### Passage for review

- Dr. Koodli Nanjunda Ghanapathi Shankar
- Born: 7 May 1945
- Died: 17 July 2017 Bangalore
- Education: Ph.D. (Electrical Communication Engineering), Indian Institute of Science, Bangalore
- Known for: Indian Space Program
- Awards: Padma Shri (2004)
- Scientific career
- Fields: Electrical and Electronics Engineering and Satellite Technology
- Workplaces: Indian Space Research Organisation

= K. N. Shankara =

Indian scientist (1945–2017)

Koodli Nanjunda Ghanapathi Shankara was a space scientist from India. He was the Director of ISRO's Space Applications Centre (SAC), Ahmedabad and ISRO Satellite Centre (ISAC), Bangalore. He was the Director of Satellite Communications Program Office and Program Director, INSAT, and was looking after overall planning and direction of communication satellite program. His work in the field of transponder design and development led to a boost in India's communication satellite technology.

### Excerpted records
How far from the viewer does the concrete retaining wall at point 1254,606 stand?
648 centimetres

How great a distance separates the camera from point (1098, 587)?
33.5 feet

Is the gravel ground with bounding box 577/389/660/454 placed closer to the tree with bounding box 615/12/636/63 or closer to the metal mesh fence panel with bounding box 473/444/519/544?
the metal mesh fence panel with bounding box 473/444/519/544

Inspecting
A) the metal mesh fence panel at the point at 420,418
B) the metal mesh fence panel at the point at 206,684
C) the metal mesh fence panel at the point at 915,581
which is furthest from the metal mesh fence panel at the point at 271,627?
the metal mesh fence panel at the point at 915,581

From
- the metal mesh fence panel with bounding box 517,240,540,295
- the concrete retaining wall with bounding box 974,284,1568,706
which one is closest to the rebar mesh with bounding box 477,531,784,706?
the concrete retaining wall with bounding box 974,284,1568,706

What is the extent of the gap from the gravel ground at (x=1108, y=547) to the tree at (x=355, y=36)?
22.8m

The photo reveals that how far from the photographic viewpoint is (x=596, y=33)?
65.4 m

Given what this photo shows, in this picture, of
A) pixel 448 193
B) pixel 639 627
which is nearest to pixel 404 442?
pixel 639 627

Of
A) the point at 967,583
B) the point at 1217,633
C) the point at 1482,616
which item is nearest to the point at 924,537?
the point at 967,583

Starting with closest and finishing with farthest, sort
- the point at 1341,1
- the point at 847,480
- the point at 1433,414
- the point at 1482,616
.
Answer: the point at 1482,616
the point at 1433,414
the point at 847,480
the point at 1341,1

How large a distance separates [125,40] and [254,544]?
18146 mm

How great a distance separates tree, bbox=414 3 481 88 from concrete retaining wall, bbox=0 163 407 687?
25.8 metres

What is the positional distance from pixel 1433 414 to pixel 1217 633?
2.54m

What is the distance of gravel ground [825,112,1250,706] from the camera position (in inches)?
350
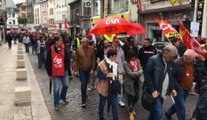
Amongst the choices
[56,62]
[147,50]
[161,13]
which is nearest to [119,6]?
[161,13]

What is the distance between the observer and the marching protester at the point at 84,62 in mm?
8281

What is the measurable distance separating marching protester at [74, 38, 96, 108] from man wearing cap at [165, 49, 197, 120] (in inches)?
102

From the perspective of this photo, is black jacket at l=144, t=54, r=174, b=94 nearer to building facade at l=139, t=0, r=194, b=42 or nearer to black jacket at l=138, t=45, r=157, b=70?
black jacket at l=138, t=45, r=157, b=70

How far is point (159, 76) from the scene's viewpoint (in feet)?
18.4

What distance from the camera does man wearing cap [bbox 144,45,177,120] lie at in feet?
18.2

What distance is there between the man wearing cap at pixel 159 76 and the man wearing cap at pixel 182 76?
0.58 m

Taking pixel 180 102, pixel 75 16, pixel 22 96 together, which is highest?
pixel 75 16

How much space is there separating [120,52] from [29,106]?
2670mm

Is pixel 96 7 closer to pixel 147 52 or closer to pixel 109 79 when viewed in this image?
pixel 147 52

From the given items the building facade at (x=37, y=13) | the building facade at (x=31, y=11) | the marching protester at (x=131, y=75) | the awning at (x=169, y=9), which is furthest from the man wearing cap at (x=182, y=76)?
the building facade at (x=31, y=11)

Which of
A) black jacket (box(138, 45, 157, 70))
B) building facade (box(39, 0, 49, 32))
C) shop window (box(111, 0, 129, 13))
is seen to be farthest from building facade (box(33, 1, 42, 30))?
black jacket (box(138, 45, 157, 70))

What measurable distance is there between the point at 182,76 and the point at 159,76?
93 centimetres

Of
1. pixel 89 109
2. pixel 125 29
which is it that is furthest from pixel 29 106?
pixel 125 29

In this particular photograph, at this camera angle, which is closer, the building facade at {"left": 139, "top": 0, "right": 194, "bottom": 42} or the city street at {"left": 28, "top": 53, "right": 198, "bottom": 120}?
the city street at {"left": 28, "top": 53, "right": 198, "bottom": 120}
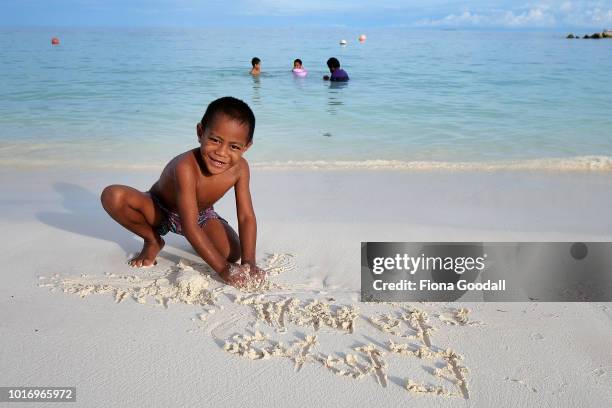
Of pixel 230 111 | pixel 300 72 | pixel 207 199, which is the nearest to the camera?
pixel 230 111

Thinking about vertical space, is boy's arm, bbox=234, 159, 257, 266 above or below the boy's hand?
above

### What to do
Answer these from the Shankara profile:
(a) In what year did he receive the Padma Shri?
(b) Which two ISRO centers did he direct?
(c) In what subject was his Ph.D.?
The records come from a separate source.

### Solution to this problem
(a) 2004
(b) The Space Applications Centre (SAC) in Ahmedabad and the ISRO Satellite Centre (ISAC) in Bangalore
(c) Electrical Communication Engineering